Hunters harvested 47 elk during the 2020 Arkansas elk hunting season, a mirror image of the previous year’s total, according to Wes Wright, elk program coordinator for the Arkansas Game and Fish Commission.
“Of those 47 elk, 18 were harvested by hunters on public land,” Wright said. “Seven bulls and 11 antlerless elk were taken, which is a small decrease from last year, but we did decrease the number of permits available from last year.”
Last year was the first year the public land elk permits were not drawn at the Buffalo River Elk Festival, but that didn’t prevent 5,275 applicants from putting their name in the hat. According to Wright, last year saw an increase of almost 2,000 applications for Arkansas’s coveted public land elk tags.
On private land, hunters harvested 29 elk of the possible 35 elk quota in 2020. Eleven bulls and 18 antlerless elk were taken by hunters who either owned private hunting land or had permission from a private landowner.
“We saw a small increase in private land harvest, which kept the total at the same level as last year despite the lowered public land harvest,” Wright said.
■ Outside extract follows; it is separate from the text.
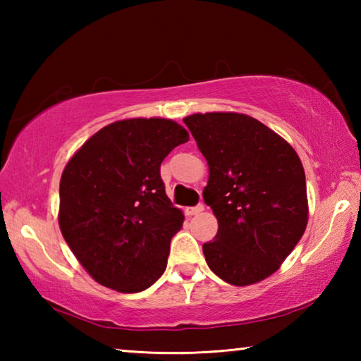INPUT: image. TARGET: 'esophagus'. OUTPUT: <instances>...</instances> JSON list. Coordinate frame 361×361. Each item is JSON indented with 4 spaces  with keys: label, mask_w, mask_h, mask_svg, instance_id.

Searcy County led the elk region of Arkansas in harvest with 30 animals taken from within its borders, while Newton County accounted for 12 of the elk harvested. One elk was harvested in Boone County and four were taken in Pope County.
“Pope County actually is in the statewide elk zone where hunters may harvest any single elk during an open deer season with a weapon legal for the season and large enough to be used for elk,” Wright said. “That’s encouraging to see some of those hunters in that zone be able to enjoy a rare opportunity to harvest an elk as well.”
According to Wright, the decrease in permits and the private land quota was made in an effort to stabilize the population following years of higher removals from the herd.
“After chronic wasting disease was discovered, we increased the quota and began to take out target animals from the population for testing for a few years and we had begun to see some decreases in elk seen during our aerial surveys,” Wright said. “This year, we moved the quota back down to a more conservative level to reverse that trend and try to stabilize the herd.”
All elk harvested were tested for CWD, with three returning a positive result. All of the elk that tested positive were taken in Newton County.
“This is consistent with our samples from the last few years, with about 5 percent of the elk harvested testing positive,” Wright said.
Wright says the herd has ample habitat throughout its range, with much of the AGFC’s work going to large food plots around Gene Rush Wildlife Management Area, the Buffalo National River and the recently developed Bearcat Hollow WMA.
“The addition of Bearcat Hollow really opened up a lot of opportunities for elk in Arkansas,” Wright said. “I would think that food is not a limiting factor in our elk herd.”
The Rocky Mountain Elk Foundation has five chapters and more than 2,200 members in Arkansas. Since 1992, RMEF and its partners completed 104 conservation and hunting heritage outreach projects in Arkansas with a combined value of more than $5.2 million.